Pictures excluded, retype the lines from the one containing "In this photograph, which" through the last line of the data below, both included.

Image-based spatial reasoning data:
══════════

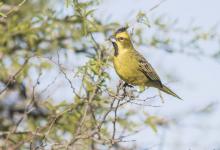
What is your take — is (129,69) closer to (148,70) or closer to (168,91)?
(148,70)

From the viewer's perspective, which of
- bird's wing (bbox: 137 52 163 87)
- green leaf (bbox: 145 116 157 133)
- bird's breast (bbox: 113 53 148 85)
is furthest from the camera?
green leaf (bbox: 145 116 157 133)

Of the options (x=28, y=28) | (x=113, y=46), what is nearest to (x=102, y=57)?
(x=113, y=46)

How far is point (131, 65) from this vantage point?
555 cm

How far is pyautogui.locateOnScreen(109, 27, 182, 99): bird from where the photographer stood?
5.45m

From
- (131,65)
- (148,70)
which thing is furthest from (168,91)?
(131,65)

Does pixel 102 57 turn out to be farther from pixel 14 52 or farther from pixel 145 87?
pixel 14 52

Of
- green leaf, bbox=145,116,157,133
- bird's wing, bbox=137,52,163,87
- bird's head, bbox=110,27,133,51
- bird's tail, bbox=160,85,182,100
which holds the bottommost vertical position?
green leaf, bbox=145,116,157,133

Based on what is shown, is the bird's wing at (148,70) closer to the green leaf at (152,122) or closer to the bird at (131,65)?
the bird at (131,65)

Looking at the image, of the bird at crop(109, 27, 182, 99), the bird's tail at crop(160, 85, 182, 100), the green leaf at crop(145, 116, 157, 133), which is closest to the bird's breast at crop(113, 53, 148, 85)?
the bird at crop(109, 27, 182, 99)

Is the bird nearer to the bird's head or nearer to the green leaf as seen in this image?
the bird's head

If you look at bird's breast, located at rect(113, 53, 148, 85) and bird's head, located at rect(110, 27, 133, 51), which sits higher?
bird's head, located at rect(110, 27, 133, 51)

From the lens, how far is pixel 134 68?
219 inches

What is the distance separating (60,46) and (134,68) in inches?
67.1

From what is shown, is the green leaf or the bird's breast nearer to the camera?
the bird's breast
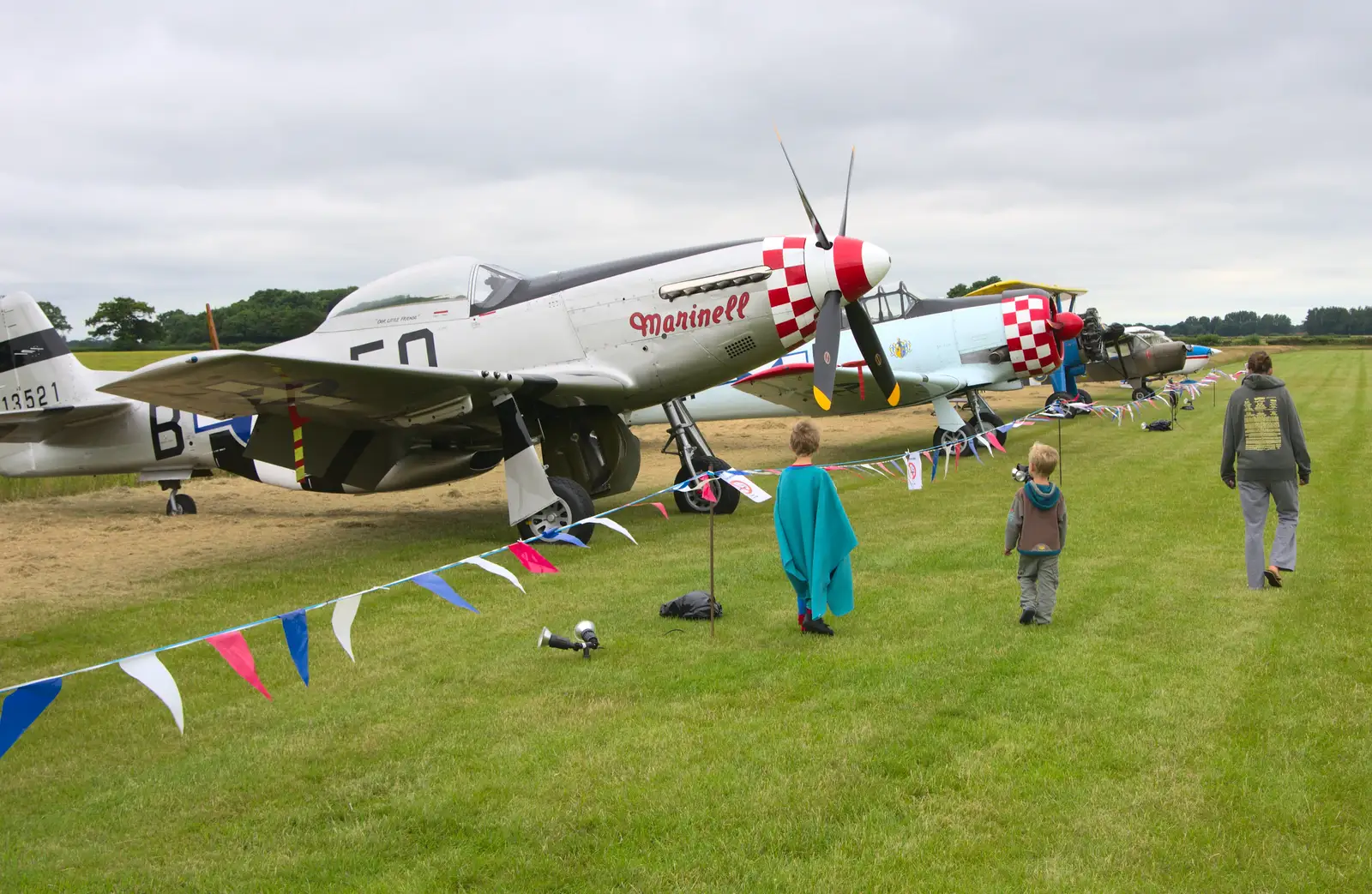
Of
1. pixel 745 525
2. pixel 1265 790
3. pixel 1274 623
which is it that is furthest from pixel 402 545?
pixel 1265 790

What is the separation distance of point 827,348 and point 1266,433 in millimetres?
3516

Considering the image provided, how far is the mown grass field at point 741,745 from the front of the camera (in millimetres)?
3369

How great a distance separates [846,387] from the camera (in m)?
17.4

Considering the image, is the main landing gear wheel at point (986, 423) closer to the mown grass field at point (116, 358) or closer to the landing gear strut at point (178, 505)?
the landing gear strut at point (178, 505)

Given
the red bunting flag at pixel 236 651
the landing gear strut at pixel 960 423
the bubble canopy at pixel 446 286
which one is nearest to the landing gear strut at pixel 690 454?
the bubble canopy at pixel 446 286

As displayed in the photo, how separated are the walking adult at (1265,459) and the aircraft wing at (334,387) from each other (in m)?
5.39

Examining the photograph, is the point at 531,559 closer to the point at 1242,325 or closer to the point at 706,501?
the point at 706,501

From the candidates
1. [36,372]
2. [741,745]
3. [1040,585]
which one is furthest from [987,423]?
[741,745]

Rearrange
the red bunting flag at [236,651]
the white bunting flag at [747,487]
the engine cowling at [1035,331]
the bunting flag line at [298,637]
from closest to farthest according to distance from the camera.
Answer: the red bunting flag at [236,651] < the bunting flag line at [298,637] < the white bunting flag at [747,487] < the engine cowling at [1035,331]

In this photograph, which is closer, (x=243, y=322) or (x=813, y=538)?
(x=813, y=538)

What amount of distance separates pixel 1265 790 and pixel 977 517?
6.67m

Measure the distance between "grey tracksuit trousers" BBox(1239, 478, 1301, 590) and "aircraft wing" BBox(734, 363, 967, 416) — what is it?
9.00 metres

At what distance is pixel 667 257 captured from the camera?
9.95m

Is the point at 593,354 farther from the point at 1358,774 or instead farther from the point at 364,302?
the point at 1358,774
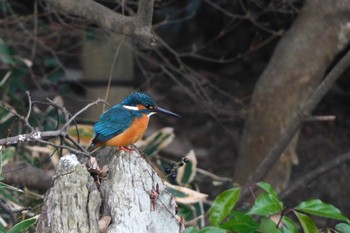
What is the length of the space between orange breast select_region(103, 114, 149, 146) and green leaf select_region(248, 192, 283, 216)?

══════════

CORRECT RESULT -
In this photograph, which is closer, (x=243, y=322) or (x=813, y=538)?
(x=813, y=538)

What amount of distance separates pixel 1265 790 and pixel 977 517?
6.67m

Measure the distance between "grey tracksuit trousers" BBox(1239, 478, 1301, 590) and "aircraft wing" BBox(734, 363, 967, 416) — what is it?
9.00 metres

At what distance is pixel 667 257 captured from the camera?
9.95m

Is the point at 593,354 farther from the point at 1358,774 or instead farther from the point at 364,302?
the point at 1358,774
What is the length of the space between orange breast select_region(103, 114, 149, 146) and green leaf select_region(248, 192, 283, 216)?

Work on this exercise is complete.